▸ Task description: In the copy of these records, include no pictures and change nothing else.

#### Recorded information ####

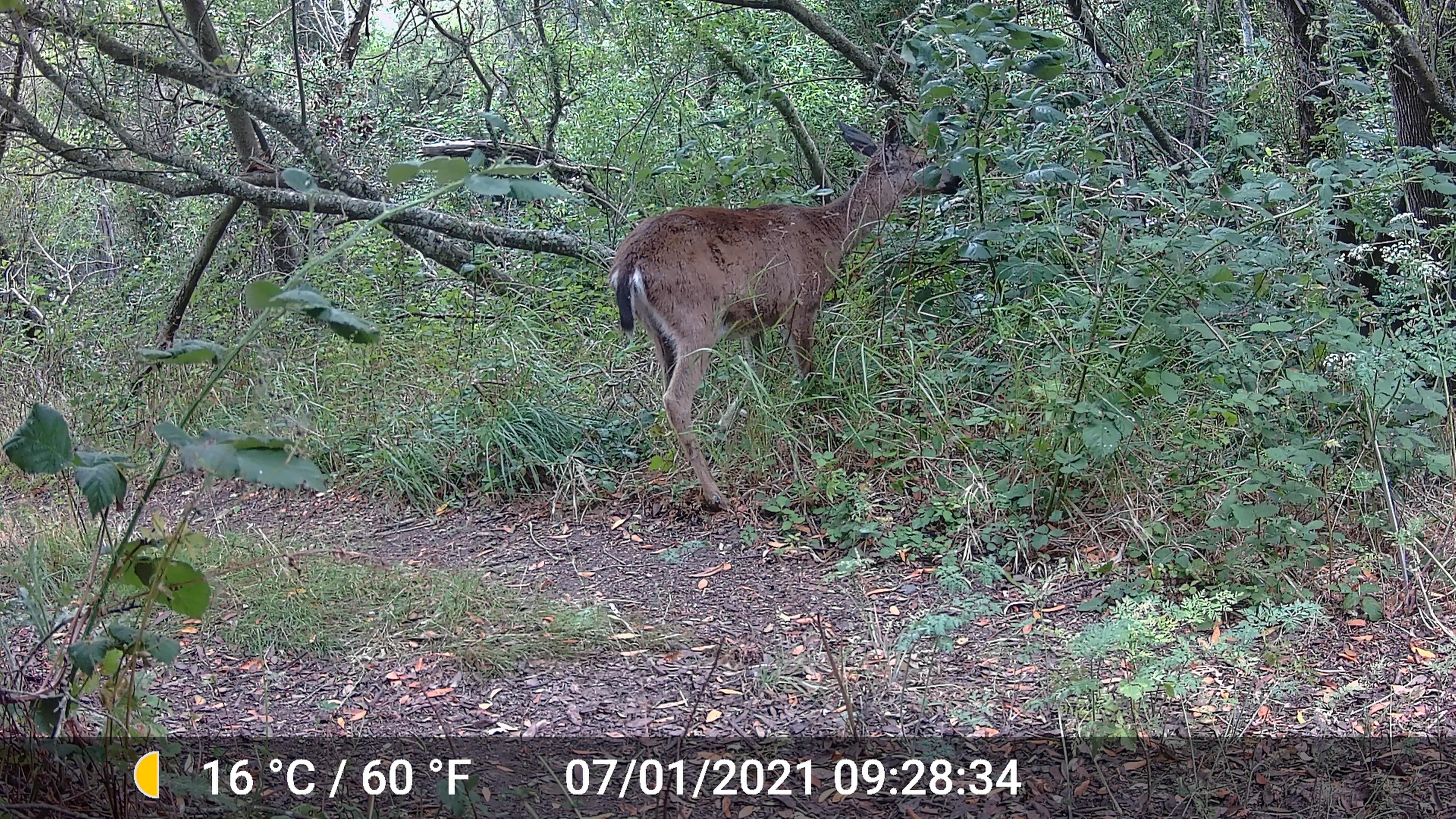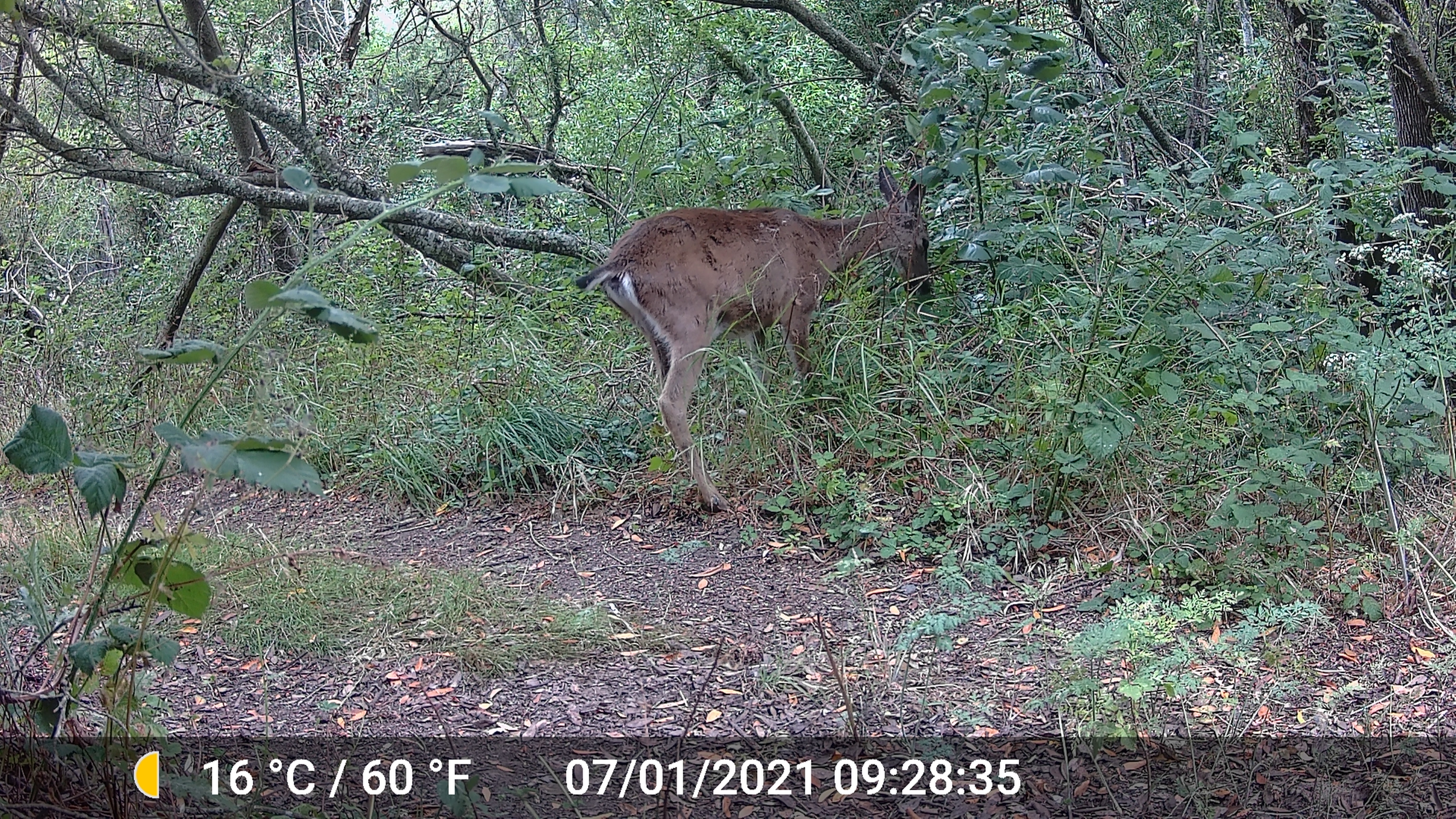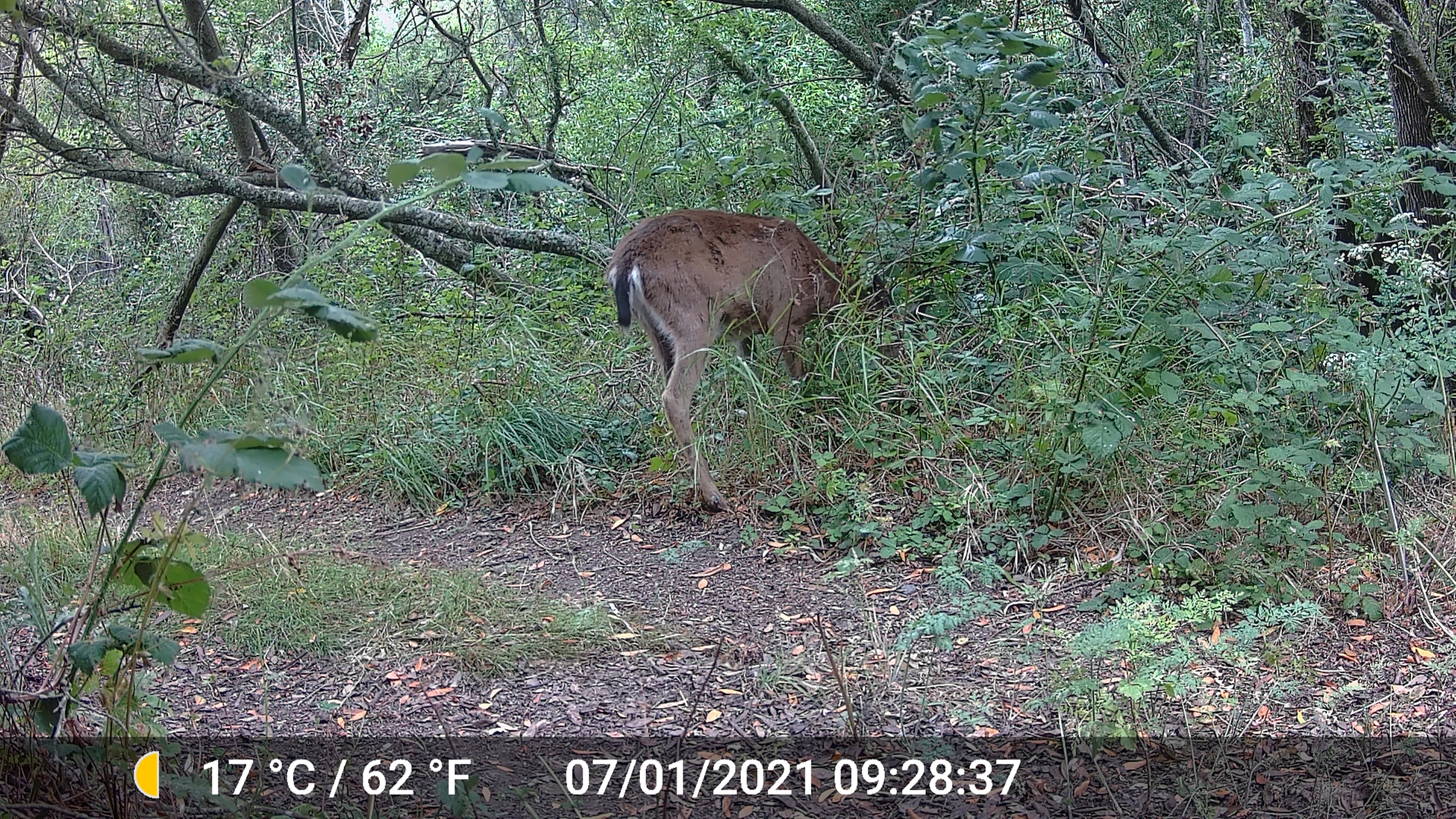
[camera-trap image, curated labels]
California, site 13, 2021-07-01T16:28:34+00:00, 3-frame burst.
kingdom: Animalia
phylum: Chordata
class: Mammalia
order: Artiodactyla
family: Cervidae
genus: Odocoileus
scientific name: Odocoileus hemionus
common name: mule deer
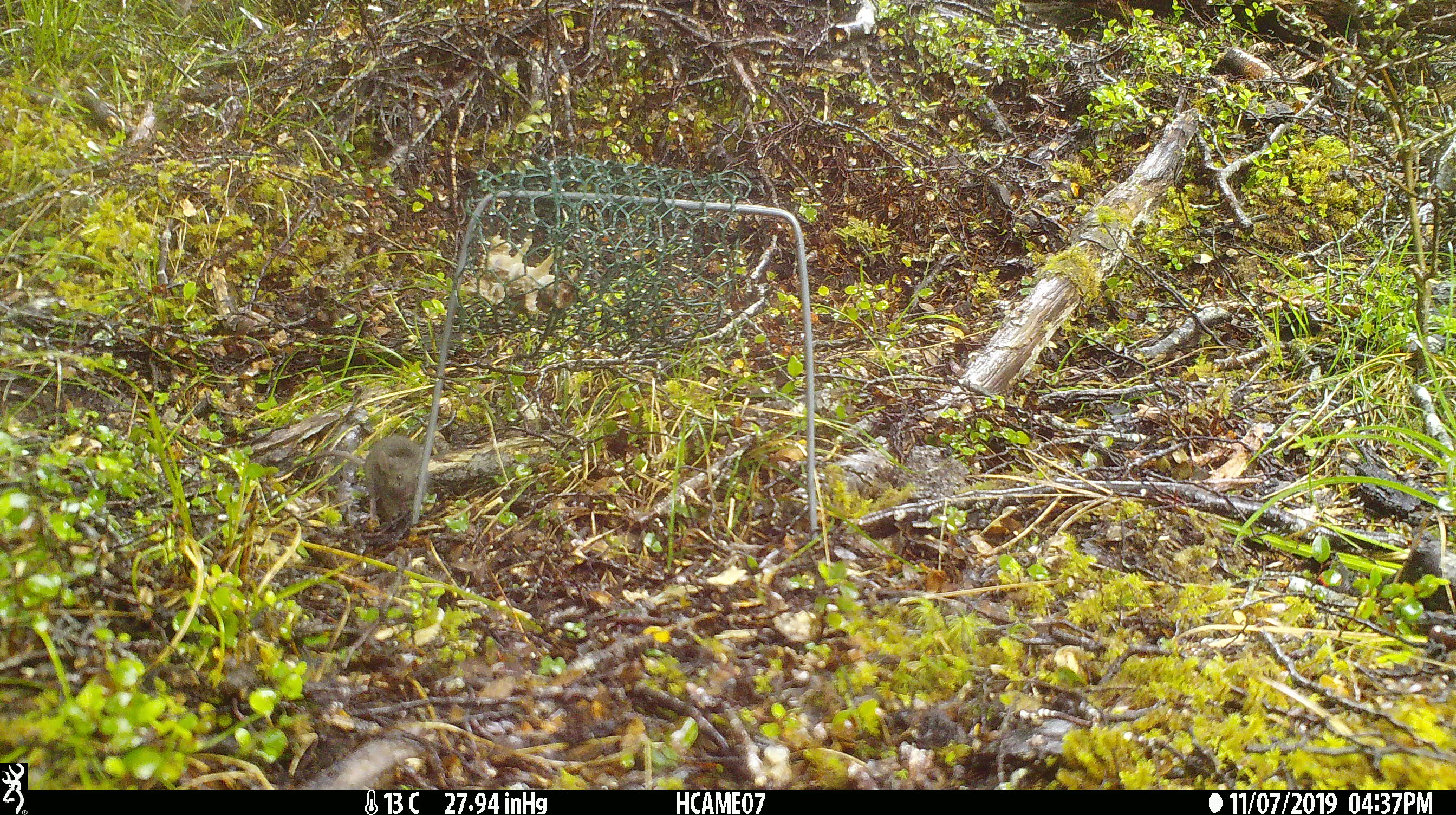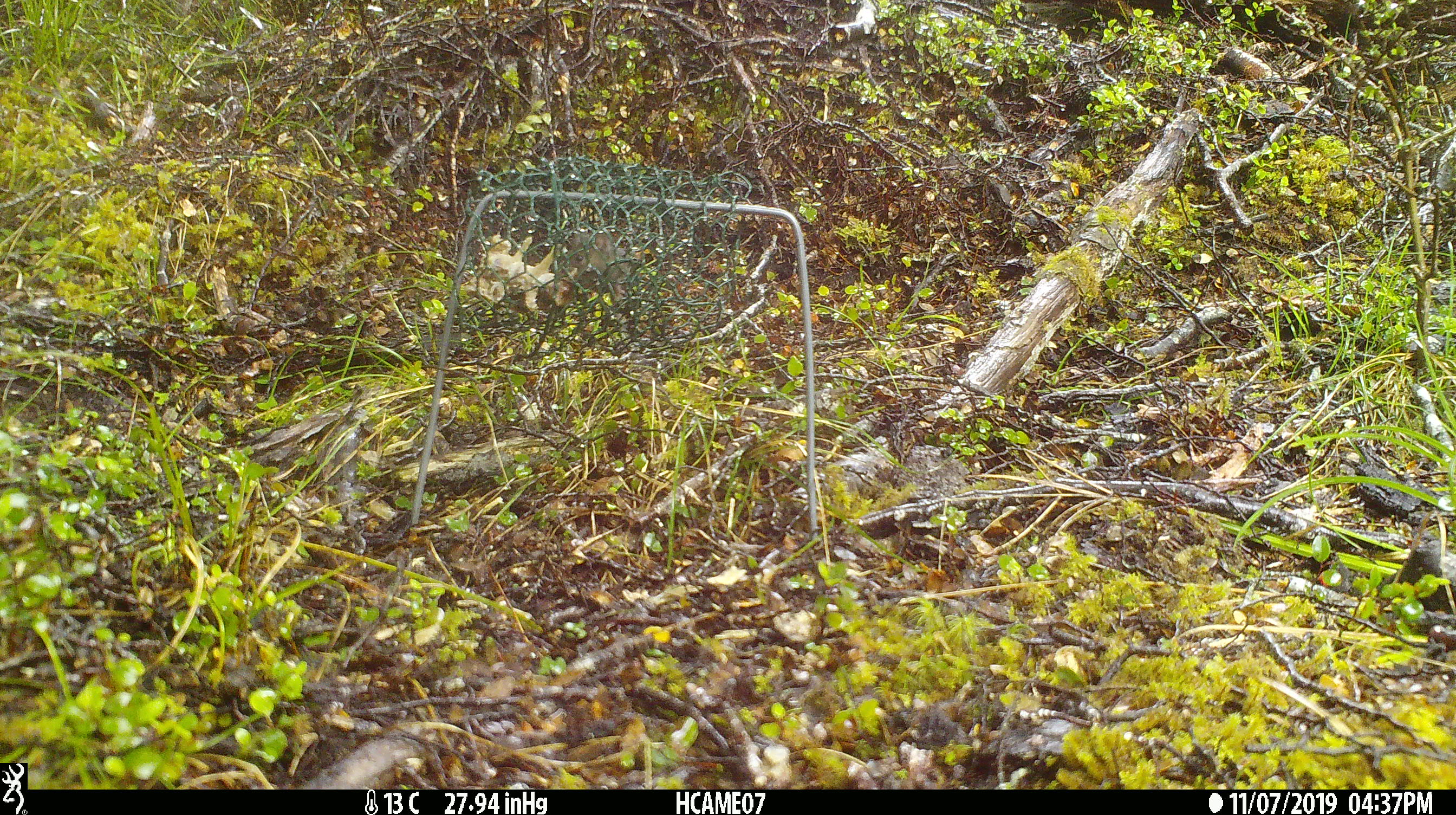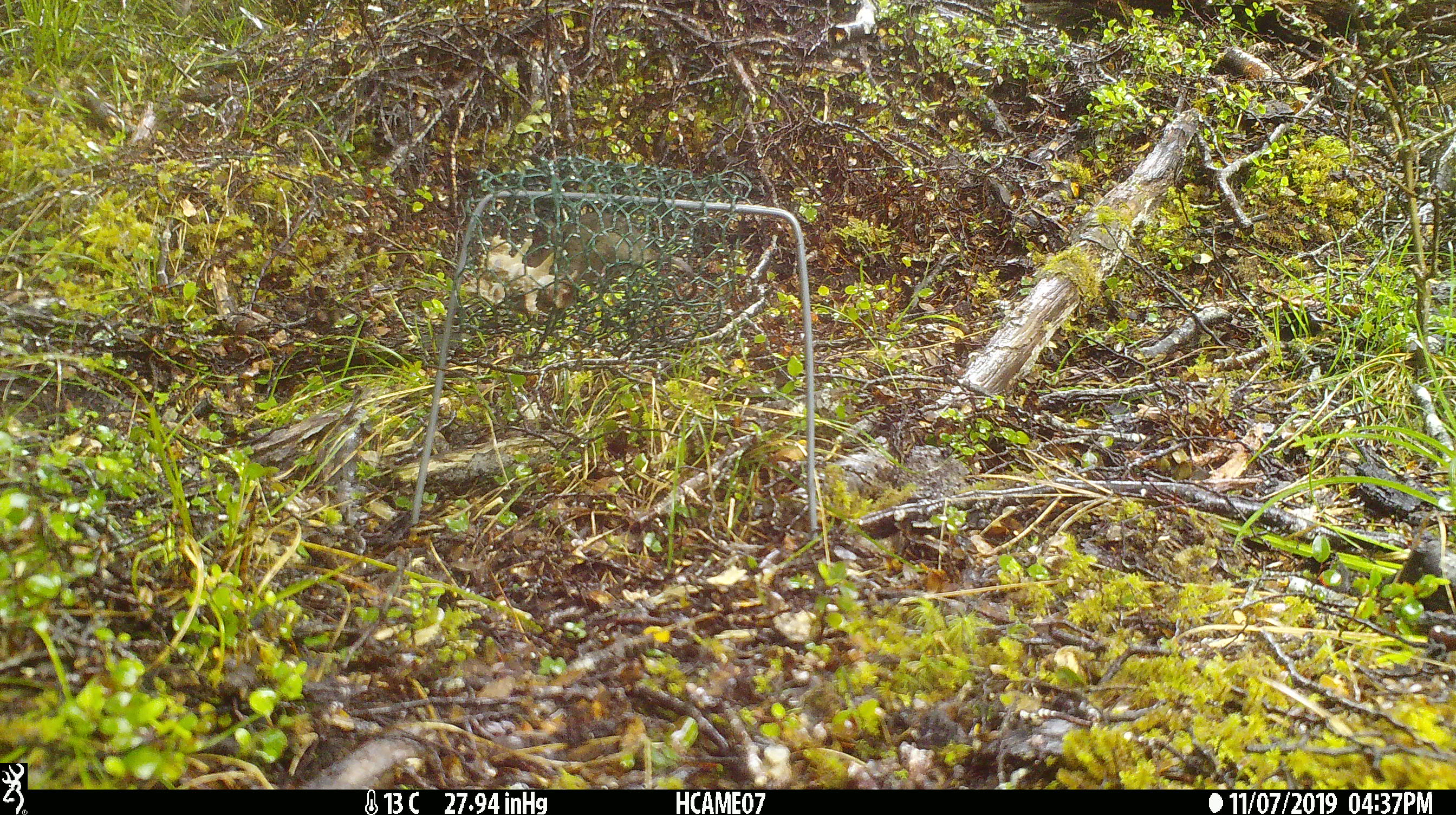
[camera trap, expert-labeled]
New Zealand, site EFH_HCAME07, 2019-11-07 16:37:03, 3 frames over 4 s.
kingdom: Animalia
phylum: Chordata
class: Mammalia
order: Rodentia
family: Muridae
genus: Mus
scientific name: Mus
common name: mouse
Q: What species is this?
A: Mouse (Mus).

####

▸ Completed exercise:
[camera-trap image, curated labels]
California, site 13, 2021-07-01T16:28:34+00:00, 3-frame burst.
kingdom: Animalia
phylum: Chordata
class: Mammalia
order: Artiodactyla
family: Cervidae
genus: Odocoileus
scientific name: Odocoileus hemionus
common name: mule deer
[camera trap, expert-labeled]
New Zealand, site EFH_HCAME07, 2019-11-07 16:37:03, 3 frames over 4 s.
kingdom: Animalia
phylum: Chordata
class: Mammalia
order: Rodentia
family: Muridae
genus: Mus
scientific name: Mus
common name: mouse
Q: What species is this?
A: Mouse (Mus).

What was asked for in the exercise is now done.